[Your instructions] Please update the listing between the lines holding "When sorted from" and "1640 inches", inclusive, by replacing "red brick wall" with "brick facade" and leaving everything else unchanged. Return only those lines.

[Collected data]

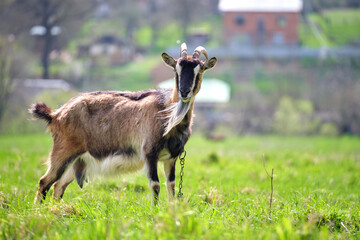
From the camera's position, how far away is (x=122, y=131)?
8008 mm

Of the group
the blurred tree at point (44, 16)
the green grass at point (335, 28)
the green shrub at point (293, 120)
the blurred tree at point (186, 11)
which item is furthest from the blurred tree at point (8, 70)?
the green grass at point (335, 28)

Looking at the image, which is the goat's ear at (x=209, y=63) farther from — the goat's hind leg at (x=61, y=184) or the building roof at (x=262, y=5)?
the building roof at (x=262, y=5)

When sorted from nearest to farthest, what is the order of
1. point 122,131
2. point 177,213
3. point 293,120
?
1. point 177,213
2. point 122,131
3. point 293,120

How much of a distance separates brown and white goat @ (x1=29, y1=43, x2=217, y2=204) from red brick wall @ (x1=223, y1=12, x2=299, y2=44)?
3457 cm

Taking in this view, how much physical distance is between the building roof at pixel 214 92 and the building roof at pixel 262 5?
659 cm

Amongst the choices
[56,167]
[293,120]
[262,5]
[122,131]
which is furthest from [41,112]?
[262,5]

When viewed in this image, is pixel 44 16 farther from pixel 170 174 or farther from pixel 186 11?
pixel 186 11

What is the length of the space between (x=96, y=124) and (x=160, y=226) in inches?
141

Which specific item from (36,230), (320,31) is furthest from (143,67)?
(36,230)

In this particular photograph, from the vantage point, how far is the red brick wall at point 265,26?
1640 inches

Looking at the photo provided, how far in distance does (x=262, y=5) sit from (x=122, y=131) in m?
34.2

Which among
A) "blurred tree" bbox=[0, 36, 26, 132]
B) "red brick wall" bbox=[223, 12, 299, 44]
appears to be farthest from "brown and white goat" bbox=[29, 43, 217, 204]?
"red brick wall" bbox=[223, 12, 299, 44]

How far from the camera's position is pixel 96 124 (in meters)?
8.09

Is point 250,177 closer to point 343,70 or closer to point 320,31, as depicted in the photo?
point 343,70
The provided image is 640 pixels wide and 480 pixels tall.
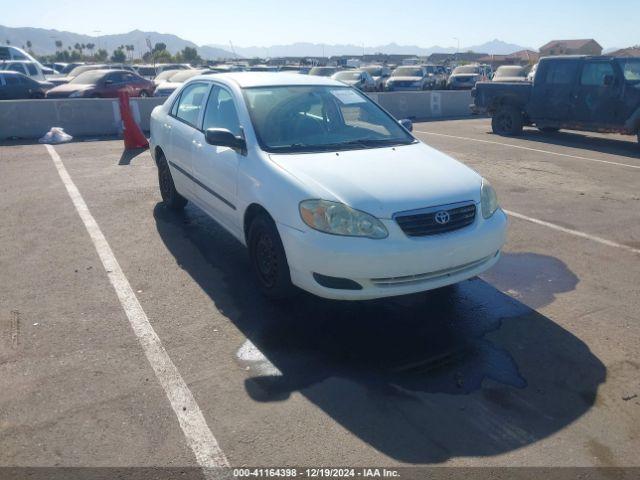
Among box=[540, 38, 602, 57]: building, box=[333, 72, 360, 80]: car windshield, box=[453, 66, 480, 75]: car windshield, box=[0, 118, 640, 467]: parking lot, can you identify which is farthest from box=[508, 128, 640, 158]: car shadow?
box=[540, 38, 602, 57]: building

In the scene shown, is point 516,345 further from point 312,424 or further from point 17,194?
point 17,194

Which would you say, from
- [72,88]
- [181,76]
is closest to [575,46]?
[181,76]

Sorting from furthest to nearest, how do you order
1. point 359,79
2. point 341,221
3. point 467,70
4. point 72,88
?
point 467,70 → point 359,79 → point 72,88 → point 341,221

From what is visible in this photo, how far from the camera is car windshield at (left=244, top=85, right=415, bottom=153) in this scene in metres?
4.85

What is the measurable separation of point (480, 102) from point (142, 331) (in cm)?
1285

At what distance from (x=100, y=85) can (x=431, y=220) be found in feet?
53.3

==

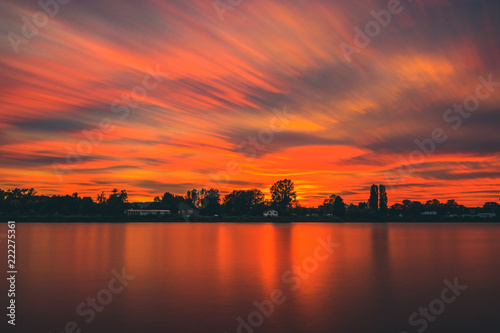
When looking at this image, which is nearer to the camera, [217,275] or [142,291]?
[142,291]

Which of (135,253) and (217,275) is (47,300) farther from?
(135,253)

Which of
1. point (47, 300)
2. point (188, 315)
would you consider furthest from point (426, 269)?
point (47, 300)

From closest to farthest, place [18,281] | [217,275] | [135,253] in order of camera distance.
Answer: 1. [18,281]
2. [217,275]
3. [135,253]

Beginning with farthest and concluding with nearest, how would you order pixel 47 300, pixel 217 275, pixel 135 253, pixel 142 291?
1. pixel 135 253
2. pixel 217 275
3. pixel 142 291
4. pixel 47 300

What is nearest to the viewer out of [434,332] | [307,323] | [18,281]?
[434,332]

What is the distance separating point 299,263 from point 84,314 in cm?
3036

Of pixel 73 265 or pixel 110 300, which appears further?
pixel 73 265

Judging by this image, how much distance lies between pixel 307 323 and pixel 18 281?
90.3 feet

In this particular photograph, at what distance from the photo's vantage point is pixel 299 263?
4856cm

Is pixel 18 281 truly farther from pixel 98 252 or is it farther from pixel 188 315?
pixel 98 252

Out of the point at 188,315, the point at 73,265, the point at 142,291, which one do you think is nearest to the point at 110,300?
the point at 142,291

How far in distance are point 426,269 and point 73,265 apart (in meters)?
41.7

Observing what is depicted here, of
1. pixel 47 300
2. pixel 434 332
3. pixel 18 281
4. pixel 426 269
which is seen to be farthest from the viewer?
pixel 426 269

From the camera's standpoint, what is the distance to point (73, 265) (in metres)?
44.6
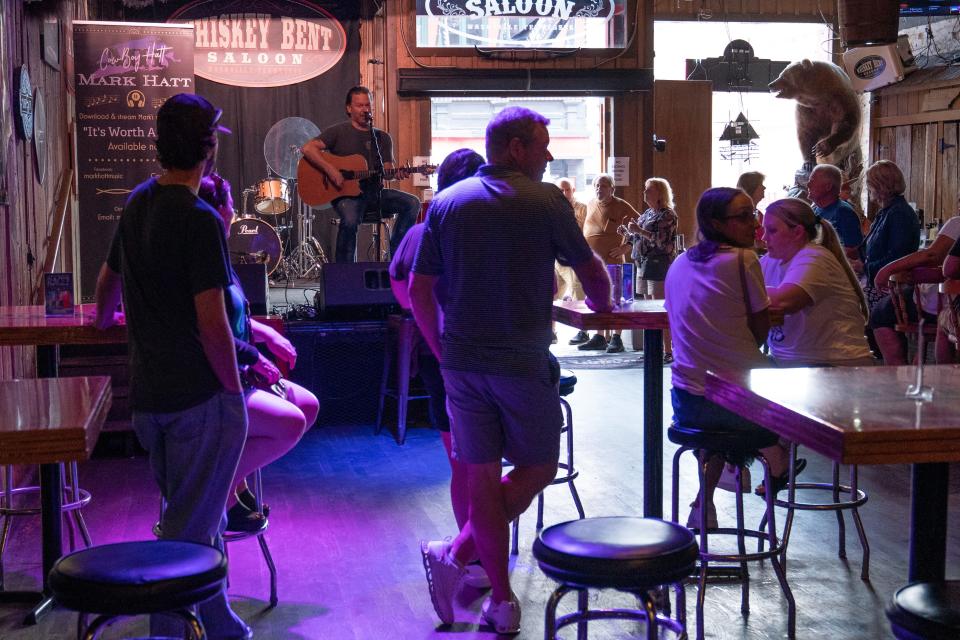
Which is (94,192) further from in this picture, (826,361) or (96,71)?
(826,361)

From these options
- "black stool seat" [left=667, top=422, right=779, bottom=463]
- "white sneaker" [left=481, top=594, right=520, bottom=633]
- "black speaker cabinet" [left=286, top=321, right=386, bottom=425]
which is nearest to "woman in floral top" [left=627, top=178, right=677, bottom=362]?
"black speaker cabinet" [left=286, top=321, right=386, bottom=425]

[Complete output]
When sorted from nearest to farthest, what is the order of
1. point 122,131
2. point 177,213
3. point 293,120
?
1. point 177,213
2. point 122,131
3. point 293,120

How much of a distance separates brown and white goat @ (x1=29, y1=43, x2=217, y2=204) from brick facade @ (x1=223, y1=12, x2=299, y2=44)?
3457 cm

Taking in this view, how much physical distance is between the building roof at pixel 214 92 and the building roof at pixel 262 5?
659 cm

Amongst the choices
[56,167]
[293,120]
[262,5]
[122,131]
which is furthest from [41,112]?
[262,5]

When viewed in this image, is pixel 44 16 farther from pixel 170 174 or farther from pixel 186 11?
pixel 186 11

What is the length of the space between (x=96, y=124) and (x=160, y=226) in inches?
141

Which specific item from (36,230), (320,31) is furthest from (143,67)?
(36,230)

In this particular photograph, from the vantage point, how far is the brick facade at point 265,26?
1640 inches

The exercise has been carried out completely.